**Provided passage**
####
# Finally!!!



## iamtonyk (Apr 23, 2013)

After a long search for the perfect puppy (in mine and my girlfriend's eyes at least) My puppy will be here at 9am today! I'm so excited, he's coming all the way in from California. I was introduced to the breeder from a close friend which has purchased a bully from him before, and has had nothing but good things to say about him. The contract was signed and i will be meeting up with the breeder when i wake up. i just want to thank you all for the great advice and the constructive criticism. i've taken it all in and i feel that i've built a great relationship with the breeder already. here is a little sneak peak picture of my son. LOL


----------



## ::::COACH:::: (Apr 4, 2012)

What a Cute boy


----------



## iamtonyk (Apr 23, 2013)

2 more pictures I think I'm gonna start him a thread journal.



















My girlfriend calls him big head. LOL


----------



## Gonz2288 (Feb 16, 2013)

OMG. *swoons*


----------



## Ashley (Dec 27, 2012)

He's sooo cute !!

Sent from Petguide.com Free App


----------



## my pit gubol (May 14, 2013)

great looking dog how old is he


----------



## ~Missy~ (Apr 3, 2013)

Hehehe, he's a cutie! My girl had a bobble head, too! She's finally grown into it. lol


----------



## iamtonyk (Apr 23, 2013)

7 weeks. Almost 8


my pit gubol said:


> great looking dog how old is he


----------



## Bosscobb (Mar 3, 2013)

Wow....really cute pup...glad you guys found your bundle of joy!!!!

Sent from Petguide.com Free App


----------



## Black Rabbit (Nov 14, 2009)

Awww how cute.


----------



## Princesspaola21 (Oct 30, 2012)

Adorable!

Sent from Petguide.com Free App


----------



## BeyondUno (May 28, 2013)

Little late on this, but could you possibly send me info on the breeder to my email, would definitely be interested and maybe lucky enough to find the puppy me and my gf have been looking for. email (email removed for security, PM the poster) thank you! and btw very cute puppy!


----------



## *Bella*Blu* (May 26, 2013)

Precious 

Sent from Petguide.com Free App


----------



## Angel Chyong (May 26, 2013)

Congrats' your puppy is super cute,I love his color.Wish the best relation between you two


----------
####
**Information supplied**

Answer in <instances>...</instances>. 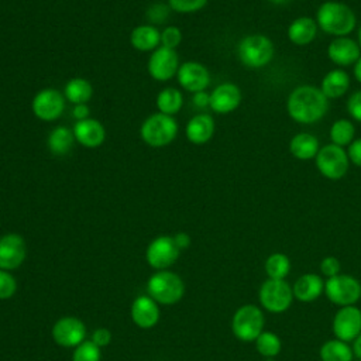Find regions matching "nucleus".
####
**Set of tasks**
(1) According to the puppy thread, how old is the puppy?
(2) Decide whether each statement agrees with the puppy thread, and quote the words that settle it: (a) The puppy was due to arrive at 9am. (b) The girlfriend calls the puppy "little head." (c) A close friend introduced the poster to the breeder.
(3) Please return the part of the puppy thread that begins at the words "Little late on" and stops after "## *Bella*Blu* (May 26, 2013)".
The lines have nothing to do with the puppy thread.

**Answer list**
(1) 7 weeks, almost 8.

(2)
(a) Yes: "My puppy will be here at 9am today!"
(b) No: "My girlfriend calls him big head."
(c) Yes: "I was introduced to the breeder from a close friend which has purchased a bully from him before"

(3)
Little late on this, but could you possibly send me info on the breeder to my email, would definitely be interested and maybe lucky enough to find the puppy me and my gf have been looking for. email (email removed for security, PM the poster) thank you! and btw very cute puppy!


----------



## *Bella*Blu* (May 26, 2013)